After hearing a great volume of evidence the court found that there was due on the original contract a balance of $100; for certain work on and in an “attic” which was not covered by the specifications, $275; for sewers as per agreement outside the contract, $75; and for various other extras, $113.90, aggregating as the sum due from the defendant to the plaintiff $563.90. It also found, however, that there was due from the plaintiff to the defendant on the claimed set-off, as damages for various things required by the contract but omitted or insufficiently performed, $219.04. Supplementing these findings the court made another, that there was also due to the defendant the sum of $142.31 for unpaid material used by the plaintiff in the building of the defendant, for which sum a judgment had been obtained in the Municipal Court against the defendant and the plaintiff jointly in favor of Isaac Zechman and Jennie C. Zechman, who were entitled to a mechanic’s lien on the premises involved.

Judgment was thereupon rendered against the defendant in favor of the plaintiff for the difference between $563.90 and $361.35 (the sum of the two amounts found due from the plaintiff to the defendant), being $202.55, as herein first stated. The defendant in error has not filed any brief in this court.

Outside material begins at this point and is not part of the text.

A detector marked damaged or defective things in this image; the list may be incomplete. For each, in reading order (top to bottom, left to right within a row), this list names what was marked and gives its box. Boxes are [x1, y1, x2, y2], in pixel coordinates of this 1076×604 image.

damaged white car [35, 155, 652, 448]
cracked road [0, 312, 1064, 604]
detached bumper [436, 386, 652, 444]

The plaintiff in error assails this judgment in the following respects. He maintains, first, that nothing-should be found due as a balance of the original contract, because it is admitted that no final certificate was ever issued by the architect nor was the work ever accepted by him as satisfactory. / We do not think there is anything in the contract which would prevent the recovery as a final payment of that which the court might find in this suit was properly due; but as in our view, as will hereinafter appear, the plaintiff has been already overpaid on the contract, this point need not concern us.

Another objection made to the finding and judgment is that they include $275 as payment for work outside the contract for attic, bath and sleeping rooms, constructed in a manner which violated the building ordinances of Chicago. Therefore it was and is the duty of the courts, he says, to refuse compensation for making them. A consideration of the evidence has failed to show us definitely how or why they were illegal. The conversations proven between the parties concerned in the building and the so-called admissions do not compel or warrant any such holding on account of the alleged illegality as would deprive the plaintiff of the payment the defendant contracted to make him for this work.

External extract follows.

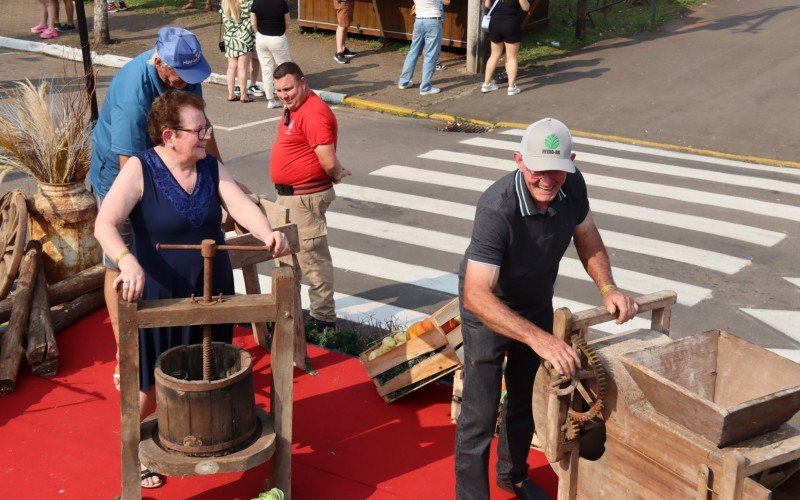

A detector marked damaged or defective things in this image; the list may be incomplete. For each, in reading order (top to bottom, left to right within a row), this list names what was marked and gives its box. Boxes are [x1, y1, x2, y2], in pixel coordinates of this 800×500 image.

rusty metal gear [564, 336, 608, 422]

But the defendant, plaintiff in error, claims further that the payment so contracted for was $200, and that the court allowed $275. This is a question of fact, on which the evidence was conflicting, and after consideration we see no reason for setting aside the conclusion of the trial judge upon it.

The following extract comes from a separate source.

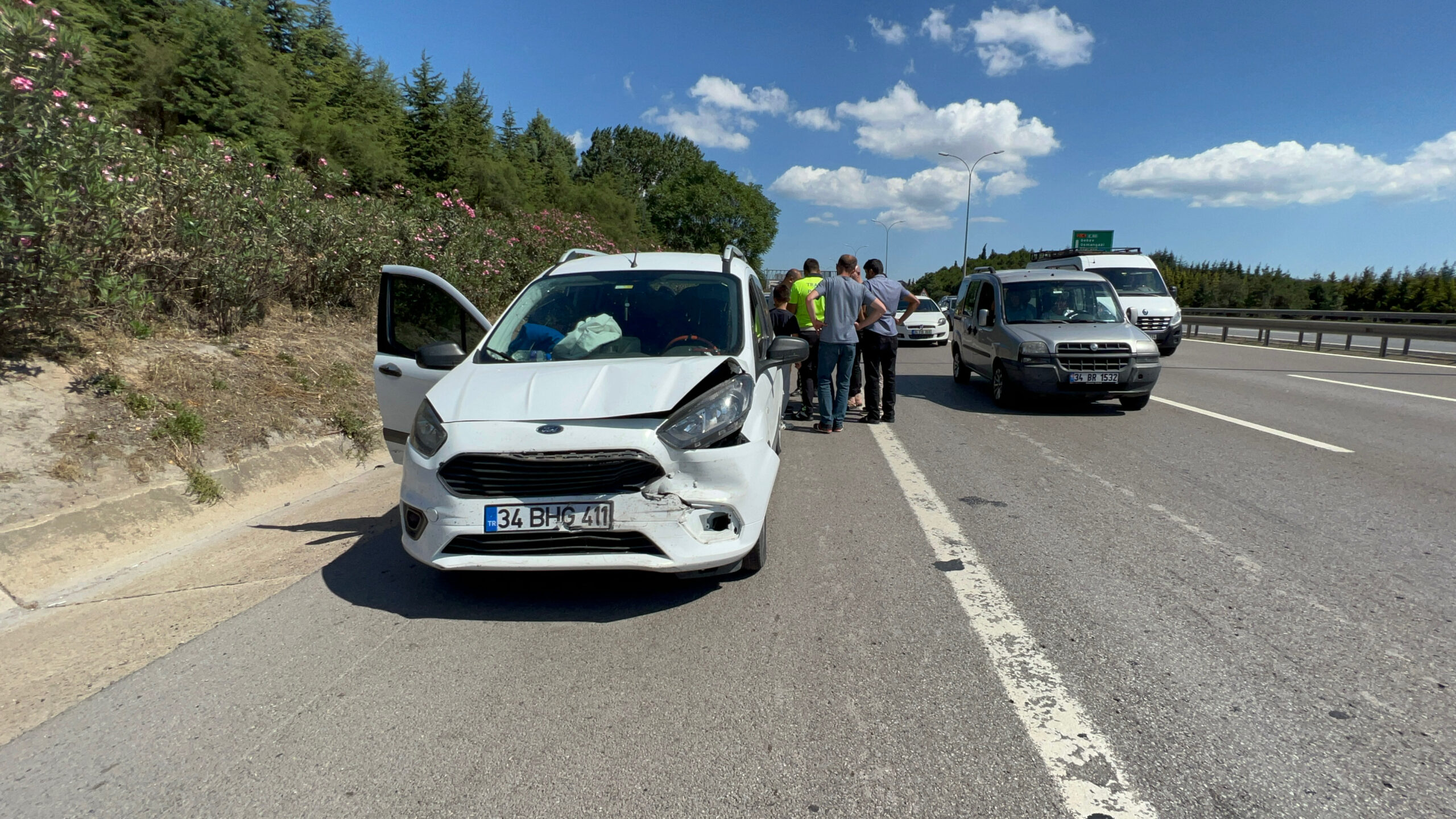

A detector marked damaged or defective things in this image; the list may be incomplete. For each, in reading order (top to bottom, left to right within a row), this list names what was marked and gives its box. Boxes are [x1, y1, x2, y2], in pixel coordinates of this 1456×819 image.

white damaged van [1025, 245, 1182, 354]
dented hood [431, 355, 728, 419]
road crack repair line [862, 423, 1159, 810]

Plaintiff in error, however, also attacks the allowance of $75 extra for sewers. We think the objection is well taken. The court below held with the defendant in ruling on the evidence offered concerning it, but apparently reversed that ruling in his finding. So far as appears from the evidence, the sewers for which this extra payment was allowed were included in the contract. x_z—^

Without expressly waiving the point that the allowances made to the plaintiff in error for omissions and bad work were insufficient, counsel decline to argue the matter in detail, and we shall not interfere with the finding of the court thereon. We therefore confirm that allowance of $219.04.

There was therefore, in our view, due at the time of the judgment to the plaintiff, less whatever payments had been made and less $219.04, the following sums:

$1800 for contract price,
275 for extra attic rooms,
113.90 for other extras,
a total of $2188.90.

Without consideration of the payments this would leave due to the plaintiff after the deduction of the $219.04 allowed on the set-off, $1969.86.